» **Text segment**:
((

Variable argument opcode

The trigger envelope opcodes demonstrate variable argument handling:
Opcodes/trigEnvSegs.cpp
struct TrigLinseg : csnd::Plugin<1, 64>
{
    int32_t init()
    {
        uint32_t argCnt = 1;
        totalLength = 0;
        samplingRate = this->sr();
        playEnv = 0;
        counter = 0;
        outargs[0] = inargs[1];
        segment = 0;
        outValue = 0;
        values.clear();
        durations.clear();

        // Parse variable arguments
        while (argCnt < in_count())
        {
            if (argCnt % 2 == 0)
                durations.push_back(inargs[argCnt] * samplingRate);
            else
                values.push_back(inargs[argCnt]);

            argCnt++;
        }

        incr = (values[1] - values[0]) / durations[0];
        totalLength = std::accumulate(durations.begin(), durations.end(), 0);
        return OK;
    }

    int32_t kperf()
    {
       for (uint32_t i = offset; i < nsmps; i++)
            outargs[0] = envGenerator(1);
        return OK;
    }

    int32_t aperf()
    {
        for (uint32_t i = offset; i < nsmps; i++)
            outargs(0)[i] = envGenerator(1);
        return OK;
    }

    MYFLT envGenerator(int32_t sampIncr)

))

» **Excerpted records**:

((

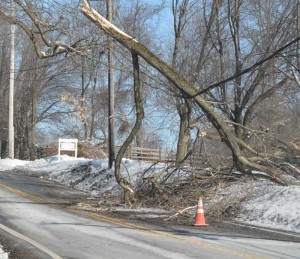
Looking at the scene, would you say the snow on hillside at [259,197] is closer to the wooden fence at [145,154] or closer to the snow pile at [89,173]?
the snow pile at [89,173]

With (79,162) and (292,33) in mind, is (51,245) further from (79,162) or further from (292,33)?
(79,162)

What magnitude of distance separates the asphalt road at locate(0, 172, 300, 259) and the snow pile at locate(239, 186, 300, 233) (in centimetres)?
224

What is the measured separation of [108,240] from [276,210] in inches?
201

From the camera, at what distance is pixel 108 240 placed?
9516 millimetres

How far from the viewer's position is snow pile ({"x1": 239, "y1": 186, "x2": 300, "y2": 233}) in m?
12.2

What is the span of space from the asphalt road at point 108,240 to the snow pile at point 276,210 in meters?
2.24

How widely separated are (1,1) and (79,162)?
40.6ft

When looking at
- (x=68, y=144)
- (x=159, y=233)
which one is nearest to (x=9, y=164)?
(x=68, y=144)

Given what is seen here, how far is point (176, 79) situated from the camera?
15555 millimetres

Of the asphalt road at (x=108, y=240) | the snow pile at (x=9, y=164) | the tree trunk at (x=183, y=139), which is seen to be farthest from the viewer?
the snow pile at (x=9, y=164)

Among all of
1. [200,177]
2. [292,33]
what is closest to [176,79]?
[200,177]

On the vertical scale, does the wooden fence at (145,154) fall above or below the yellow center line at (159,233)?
above

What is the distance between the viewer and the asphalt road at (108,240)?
8.38 meters

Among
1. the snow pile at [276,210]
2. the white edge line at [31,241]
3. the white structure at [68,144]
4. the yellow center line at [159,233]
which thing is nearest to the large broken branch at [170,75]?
the snow pile at [276,210]
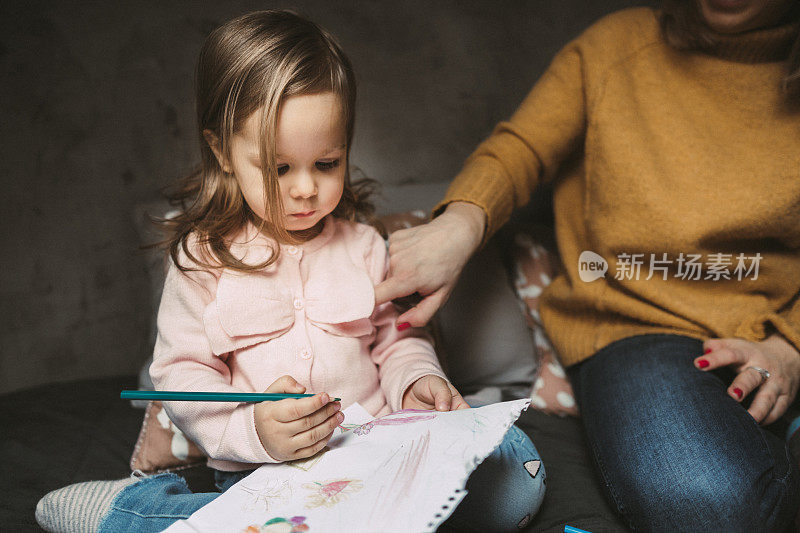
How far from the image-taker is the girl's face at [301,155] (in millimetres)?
738

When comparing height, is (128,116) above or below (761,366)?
above

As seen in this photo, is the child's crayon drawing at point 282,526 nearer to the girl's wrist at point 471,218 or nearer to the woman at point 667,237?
the woman at point 667,237

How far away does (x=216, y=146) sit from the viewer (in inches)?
32.2

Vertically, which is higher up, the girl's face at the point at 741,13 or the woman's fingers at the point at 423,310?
the girl's face at the point at 741,13

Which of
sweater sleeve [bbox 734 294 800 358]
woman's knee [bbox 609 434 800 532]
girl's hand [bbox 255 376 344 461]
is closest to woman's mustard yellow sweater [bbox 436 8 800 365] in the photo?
sweater sleeve [bbox 734 294 800 358]

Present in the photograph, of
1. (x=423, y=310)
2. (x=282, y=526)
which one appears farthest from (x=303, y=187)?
(x=282, y=526)

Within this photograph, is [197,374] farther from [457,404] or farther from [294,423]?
[457,404]

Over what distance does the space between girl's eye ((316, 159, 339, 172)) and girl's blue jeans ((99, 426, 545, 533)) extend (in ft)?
1.42

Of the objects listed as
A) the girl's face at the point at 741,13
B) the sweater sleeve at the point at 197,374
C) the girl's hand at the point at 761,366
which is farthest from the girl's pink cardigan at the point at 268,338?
the girl's face at the point at 741,13

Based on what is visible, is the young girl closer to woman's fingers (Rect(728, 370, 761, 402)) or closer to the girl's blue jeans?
the girl's blue jeans

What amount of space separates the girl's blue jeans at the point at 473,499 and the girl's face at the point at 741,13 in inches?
29.3

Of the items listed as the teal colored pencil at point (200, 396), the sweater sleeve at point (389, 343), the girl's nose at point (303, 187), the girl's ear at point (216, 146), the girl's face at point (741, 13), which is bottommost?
the sweater sleeve at point (389, 343)

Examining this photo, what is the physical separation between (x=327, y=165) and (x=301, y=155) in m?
0.06

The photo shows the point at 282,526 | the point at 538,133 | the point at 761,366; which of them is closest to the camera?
the point at 282,526
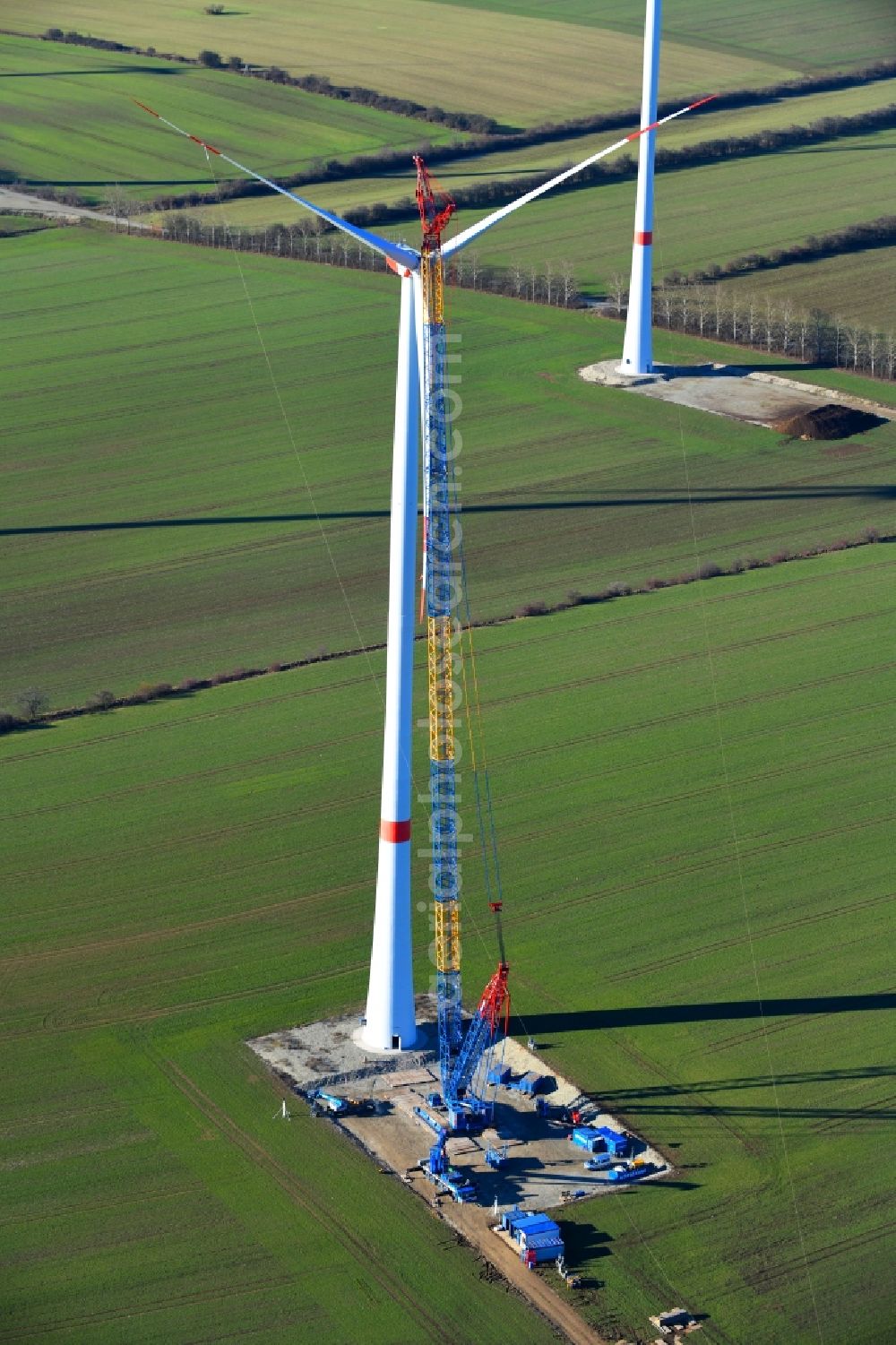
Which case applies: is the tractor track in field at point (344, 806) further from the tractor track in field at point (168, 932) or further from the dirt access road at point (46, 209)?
the dirt access road at point (46, 209)

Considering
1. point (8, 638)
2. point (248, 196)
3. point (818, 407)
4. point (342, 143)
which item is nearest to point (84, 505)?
point (8, 638)

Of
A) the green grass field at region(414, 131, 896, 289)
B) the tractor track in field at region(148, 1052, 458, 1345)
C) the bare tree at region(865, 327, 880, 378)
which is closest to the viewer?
the tractor track in field at region(148, 1052, 458, 1345)

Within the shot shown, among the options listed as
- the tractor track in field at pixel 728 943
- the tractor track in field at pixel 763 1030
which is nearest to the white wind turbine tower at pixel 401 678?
the tractor track in field at pixel 728 943

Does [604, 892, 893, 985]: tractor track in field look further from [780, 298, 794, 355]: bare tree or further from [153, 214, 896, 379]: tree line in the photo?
[780, 298, 794, 355]: bare tree

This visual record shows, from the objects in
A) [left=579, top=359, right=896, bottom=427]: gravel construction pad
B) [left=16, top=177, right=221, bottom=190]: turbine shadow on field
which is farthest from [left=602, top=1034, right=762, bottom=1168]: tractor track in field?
[left=16, top=177, right=221, bottom=190]: turbine shadow on field

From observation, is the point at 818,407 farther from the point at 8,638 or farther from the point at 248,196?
the point at 248,196

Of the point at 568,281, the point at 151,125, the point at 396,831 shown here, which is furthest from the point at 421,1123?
the point at 151,125

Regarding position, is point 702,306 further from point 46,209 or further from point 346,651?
point 346,651
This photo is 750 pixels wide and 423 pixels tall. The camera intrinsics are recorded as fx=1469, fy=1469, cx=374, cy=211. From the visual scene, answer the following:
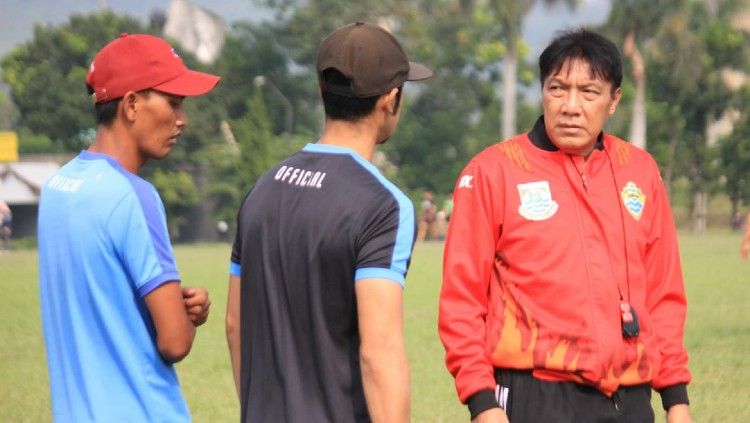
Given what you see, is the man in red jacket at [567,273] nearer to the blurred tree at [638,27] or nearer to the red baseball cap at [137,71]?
the red baseball cap at [137,71]

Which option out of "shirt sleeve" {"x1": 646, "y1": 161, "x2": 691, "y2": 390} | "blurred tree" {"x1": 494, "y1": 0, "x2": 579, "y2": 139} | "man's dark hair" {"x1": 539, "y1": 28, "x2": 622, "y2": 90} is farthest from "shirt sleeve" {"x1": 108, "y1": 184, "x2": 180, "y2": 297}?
"blurred tree" {"x1": 494, "y1": 0, "x2": 579, "y2": 139}

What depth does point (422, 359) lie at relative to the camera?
46.3ft

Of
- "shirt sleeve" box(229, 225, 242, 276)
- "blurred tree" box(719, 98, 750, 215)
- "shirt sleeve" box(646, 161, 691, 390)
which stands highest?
"shirt sleeve" box(229, 225, 242, 276)

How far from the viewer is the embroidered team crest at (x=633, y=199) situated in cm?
480

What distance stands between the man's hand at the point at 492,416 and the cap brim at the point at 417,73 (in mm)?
1071

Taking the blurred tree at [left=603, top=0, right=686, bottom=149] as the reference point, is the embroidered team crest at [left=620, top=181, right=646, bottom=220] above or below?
above

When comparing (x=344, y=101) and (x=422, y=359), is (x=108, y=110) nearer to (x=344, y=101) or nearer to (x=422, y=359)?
(x=344, y=101)

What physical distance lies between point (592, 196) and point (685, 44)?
58097 mm

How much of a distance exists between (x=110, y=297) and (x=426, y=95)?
8009 centimetres

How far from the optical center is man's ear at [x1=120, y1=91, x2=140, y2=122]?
14.7 feet

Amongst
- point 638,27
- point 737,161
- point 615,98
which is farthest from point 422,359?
point 737,161

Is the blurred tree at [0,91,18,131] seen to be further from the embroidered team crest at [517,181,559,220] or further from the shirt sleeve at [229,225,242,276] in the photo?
the shirt sleeve at [229,225,242,276]

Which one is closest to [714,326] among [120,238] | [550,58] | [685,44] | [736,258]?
[550,58]

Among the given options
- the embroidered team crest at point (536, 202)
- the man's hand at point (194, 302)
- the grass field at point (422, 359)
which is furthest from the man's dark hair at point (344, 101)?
the grass field at point (422, 359)
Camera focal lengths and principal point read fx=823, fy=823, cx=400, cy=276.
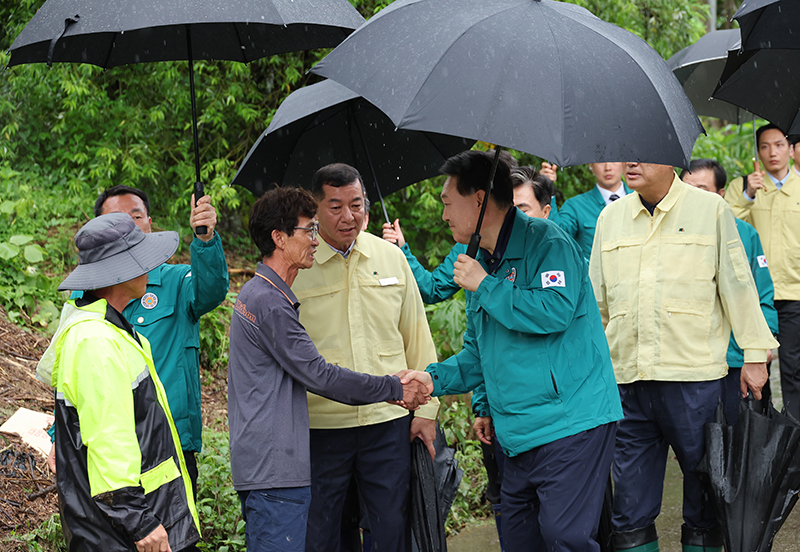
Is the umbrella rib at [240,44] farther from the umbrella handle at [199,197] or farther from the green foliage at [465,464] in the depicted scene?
the green foliage at [465,464]

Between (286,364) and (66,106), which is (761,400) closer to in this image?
(286,364)

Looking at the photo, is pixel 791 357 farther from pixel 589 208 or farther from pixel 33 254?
pixel 33 254

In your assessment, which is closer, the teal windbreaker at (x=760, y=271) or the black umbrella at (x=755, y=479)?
the black umbrella at (x=755, y=479)

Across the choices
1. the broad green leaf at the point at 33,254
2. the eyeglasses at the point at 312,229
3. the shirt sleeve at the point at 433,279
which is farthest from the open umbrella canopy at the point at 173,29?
the broad green leaf at the point at 33,254

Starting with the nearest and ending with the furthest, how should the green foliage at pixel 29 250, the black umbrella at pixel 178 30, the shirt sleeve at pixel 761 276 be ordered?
the black umbrella at pixel 178 30 → the shirt sleeve at pixel 761 276 → the green foliage at pixel 29 250

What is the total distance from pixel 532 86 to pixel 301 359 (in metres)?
1.34

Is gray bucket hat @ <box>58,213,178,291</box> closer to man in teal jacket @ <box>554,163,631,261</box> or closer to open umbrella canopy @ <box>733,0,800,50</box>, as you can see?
open umbrella canopy @ <box>733,0,800,50</box>

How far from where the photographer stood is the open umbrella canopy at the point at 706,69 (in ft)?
21.0

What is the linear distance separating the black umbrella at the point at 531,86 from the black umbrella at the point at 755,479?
162 centimetres

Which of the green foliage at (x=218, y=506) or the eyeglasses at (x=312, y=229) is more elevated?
the eyeglasses at (x=312, y=229)

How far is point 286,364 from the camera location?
321 cm

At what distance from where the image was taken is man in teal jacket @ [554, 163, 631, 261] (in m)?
5.53

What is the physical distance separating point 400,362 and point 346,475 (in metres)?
0.57

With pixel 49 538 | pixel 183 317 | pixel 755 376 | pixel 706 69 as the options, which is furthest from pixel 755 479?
pixel 706 69
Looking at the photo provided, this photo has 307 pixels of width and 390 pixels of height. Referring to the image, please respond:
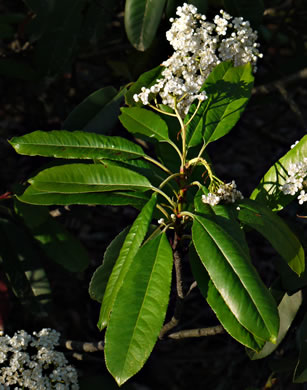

))

» **Goals**:
A. Which file does the TrigLinseg code name for the trigger envelope opcodes?
B. For each statement, indicate whether it agrees with the TrigLinseg code: (i) In init(), argCnt starts at 1. (ii) Arguments at odd positions are pushed onto durations. (iii) totalLength is computed with std::accumulate over durations.
C. Resume the TrigLinseg code from its last line, the envGenerator signature.
The rows have no connection to the TrigLinseg code.

» **Task results**:
A. Opcodes/trigEnvSegs.cpp

B.
(i) Yes: "uint32_t argCnt = 1;"
(ii) No: "if (argCnt % 2 == 0)" precedes "durations.push_back(inargs[argCnt] * samplingRate);"
(iii) Yes: "totalLength = std::accumulate(durations.begin(), durations.end(), 0);"

C.
    {
        // Trigger envelope
        if (inargs[0] == 1) {
            incr = (values[1] - values[0]) / durations[0];
            outValue = inargs[1];
            playEnv = 1;
        }

        if (playEnv == 1 && segment < durations.size())
        {
            if (counter < durations[segment])
            {
                outValue += incr;
                counter += sampIncr;
            }
            else
            {
                segment++;
                counter = 0;
                if (segment < durations.size())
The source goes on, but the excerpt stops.